Back in October 2010 we first learned that Google was working on a self-driving car and the vehicle of choice was a Toyota Prius. Well it looks as though the idea could finally be catching on as Lexus and Audi are following Google with their own self-driving cars, which were on show during CES.
You might wonder why this technology is not being shown during one of the large Auto Shows, but the kind of technology being used in these vehicles is ideal for the Consumer Electronics Show. Toyota is calling their project the Advanced Active Safety Research Vehicle (AASRV) and while they are looking to perfect the car, what they are most interested in is what they can learn from the vehicle.
It has been reported that the car is to have the Lexus brand and will be packed with all the latest technology to make the car self-driving, and the main part of this tech is LIDAR, which are a set of lasers that keep an eye on everything that is going on around the vehicle. There’s also radar all-round, HD cameras and also GPS to keep a constant check on the vehicles position. However, don’t hold your breath just yet because we are a long way from seeing cars driving themselves.
Audi concur with this and suggest that their own version of the self-driving car is at least a decade from going into production. The German car manufacturer was also at CES showing off what they have planned, and while we would assume that Audi would have the better car in terms of build quality, we would have assumed that the electronics in the Lexus would have the edge.
Having said that, Audi has taken what Google and Toyota have done and made a more compact version so was able to fit behind the grille of a stock Audi A7 instead of having the equipment on the roof like on the other vehicles.
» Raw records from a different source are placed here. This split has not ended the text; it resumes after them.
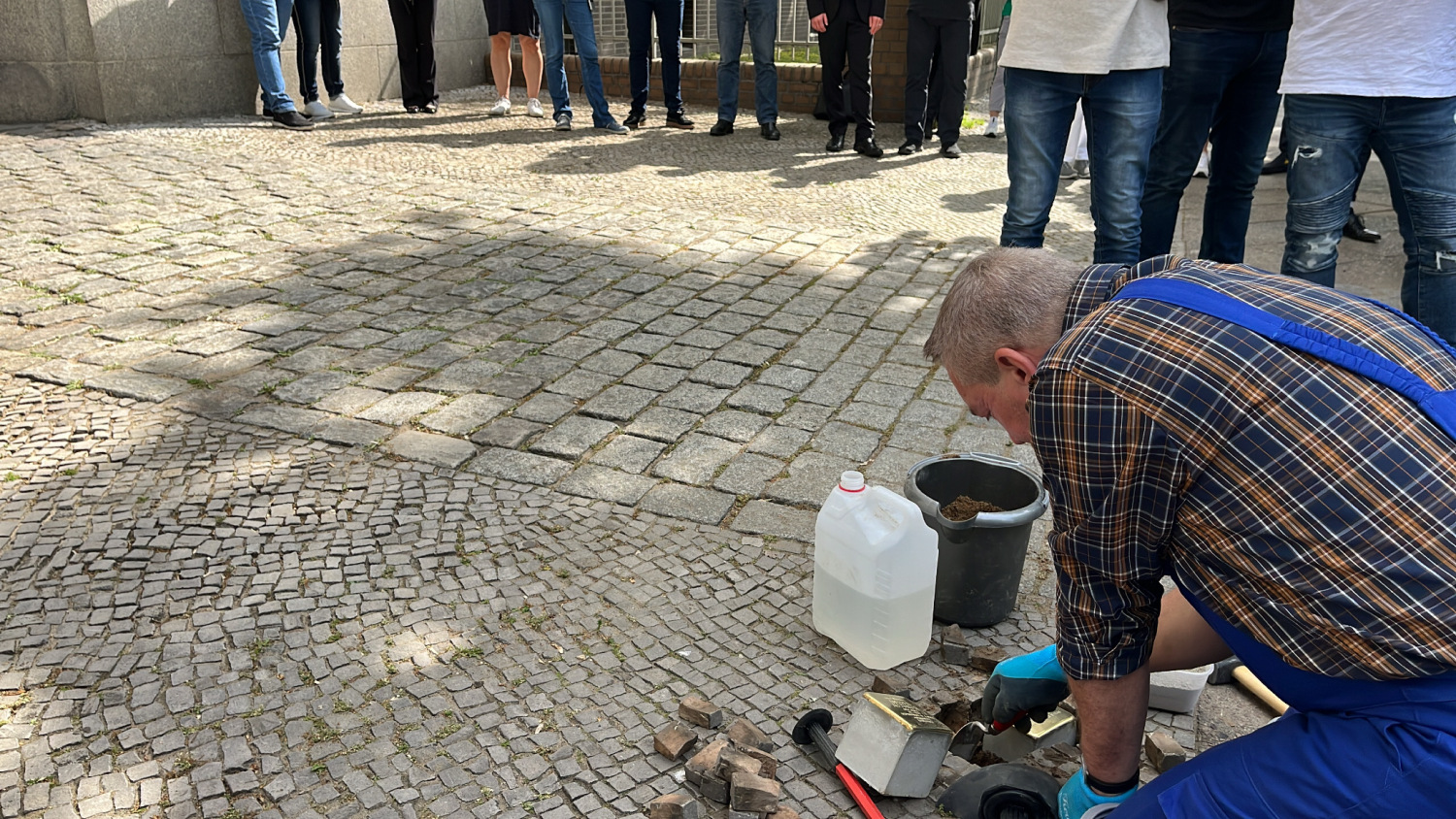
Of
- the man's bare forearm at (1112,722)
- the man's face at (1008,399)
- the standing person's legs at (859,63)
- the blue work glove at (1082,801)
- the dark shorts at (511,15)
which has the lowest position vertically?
the blue work glove at (1082,801)

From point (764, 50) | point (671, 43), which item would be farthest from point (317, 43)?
point (764, 50)

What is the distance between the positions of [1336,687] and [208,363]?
4346 millimetres

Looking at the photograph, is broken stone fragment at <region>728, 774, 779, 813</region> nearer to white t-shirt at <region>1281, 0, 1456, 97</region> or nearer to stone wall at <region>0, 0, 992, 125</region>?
white t-shirt at <region>1281, 0, 1456, 97</region>

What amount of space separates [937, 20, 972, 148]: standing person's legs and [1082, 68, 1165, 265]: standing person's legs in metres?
4.61

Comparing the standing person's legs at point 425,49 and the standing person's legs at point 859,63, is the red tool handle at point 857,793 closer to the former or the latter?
the standing person's legs at point 859,63

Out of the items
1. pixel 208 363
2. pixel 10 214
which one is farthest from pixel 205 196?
pixel 208 363

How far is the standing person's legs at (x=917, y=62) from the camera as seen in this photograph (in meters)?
9.05

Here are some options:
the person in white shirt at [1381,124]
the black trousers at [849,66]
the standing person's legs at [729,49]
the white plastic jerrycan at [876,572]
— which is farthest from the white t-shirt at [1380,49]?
the standing person's legs at [729,49]

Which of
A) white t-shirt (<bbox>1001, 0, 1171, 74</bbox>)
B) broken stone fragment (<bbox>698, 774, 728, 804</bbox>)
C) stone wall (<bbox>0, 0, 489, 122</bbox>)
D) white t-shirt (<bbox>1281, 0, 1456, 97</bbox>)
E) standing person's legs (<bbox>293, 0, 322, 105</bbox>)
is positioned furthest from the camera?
standing person's legs (<bbox>293, 0, 322, 105</bbox>)

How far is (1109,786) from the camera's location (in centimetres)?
225

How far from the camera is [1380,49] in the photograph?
12.3 ft

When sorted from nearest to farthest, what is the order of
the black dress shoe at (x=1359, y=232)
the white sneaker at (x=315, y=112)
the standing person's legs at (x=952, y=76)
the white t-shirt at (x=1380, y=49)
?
the white t-shirt at (x=1380, y=49), the black dress shoe at (x=1359, y=232), the standing person's legs at (x=952, y=76), the white sneaker at (x=315, y=112)

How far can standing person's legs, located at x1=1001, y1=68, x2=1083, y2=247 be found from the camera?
459cm

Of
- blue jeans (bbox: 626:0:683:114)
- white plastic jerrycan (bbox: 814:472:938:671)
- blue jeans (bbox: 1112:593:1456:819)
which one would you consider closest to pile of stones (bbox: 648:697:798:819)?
white plastic jerrycan (bbox: 814:472:938:671)
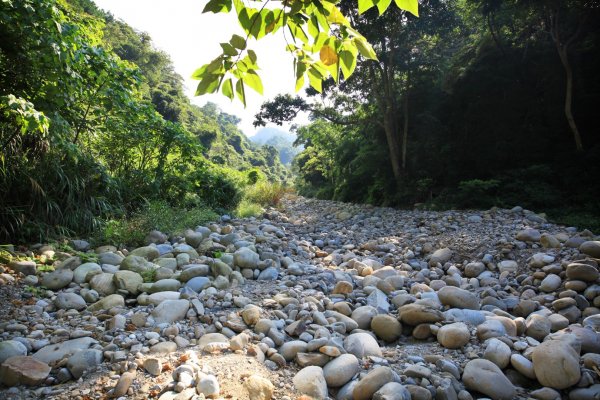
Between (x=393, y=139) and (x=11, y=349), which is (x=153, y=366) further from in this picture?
(x=393, y=139)

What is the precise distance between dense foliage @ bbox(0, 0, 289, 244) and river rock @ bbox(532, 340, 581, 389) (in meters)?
3.53

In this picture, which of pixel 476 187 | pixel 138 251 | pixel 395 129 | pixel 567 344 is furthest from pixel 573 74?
pixel 138 251

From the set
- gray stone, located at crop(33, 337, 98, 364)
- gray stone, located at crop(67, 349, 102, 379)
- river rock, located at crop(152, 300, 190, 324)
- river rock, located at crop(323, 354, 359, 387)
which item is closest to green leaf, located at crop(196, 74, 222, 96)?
river rock, located at crop(323, 354, 359, 387)

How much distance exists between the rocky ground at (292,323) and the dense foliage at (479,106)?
9.86 ft

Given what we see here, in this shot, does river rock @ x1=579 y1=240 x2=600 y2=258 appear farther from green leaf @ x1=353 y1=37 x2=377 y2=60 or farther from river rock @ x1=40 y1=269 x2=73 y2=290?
river rock @ x1=40 y1=269 x2=73 y2=290

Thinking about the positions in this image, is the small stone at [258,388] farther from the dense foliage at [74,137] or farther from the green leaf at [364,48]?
the dense foliage at [74,137]

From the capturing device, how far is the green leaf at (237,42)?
739 millimetres

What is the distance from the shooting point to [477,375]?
1.84 metres

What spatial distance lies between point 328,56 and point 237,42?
211mm

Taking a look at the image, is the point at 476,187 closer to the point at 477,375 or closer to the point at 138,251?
the point at 477,375

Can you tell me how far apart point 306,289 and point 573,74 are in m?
8.25

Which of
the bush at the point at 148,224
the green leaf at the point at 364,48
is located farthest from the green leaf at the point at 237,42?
the bush at the point at 148,224

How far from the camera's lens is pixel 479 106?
8578mm

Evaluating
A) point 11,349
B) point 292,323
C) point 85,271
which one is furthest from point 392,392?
point 85,271
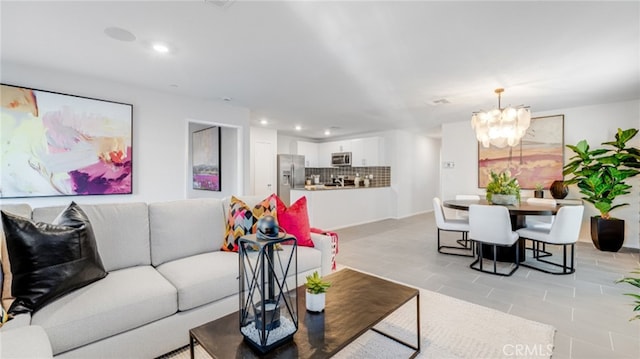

We’re told that the demonstration from them during CES was rather impressive because they called the car from where it was parked via an app, the car then drove itself from where it was parked and proceeded to the front of the Mandarin Oriental Hotel in Las Vegas.
We do love the idea of cars driving themselves because if we all had vehicles like this then this would certainly reduce the risk of accidents and traffic jams, although this is still a long way off — we can’t even see it being widespread in a decade either.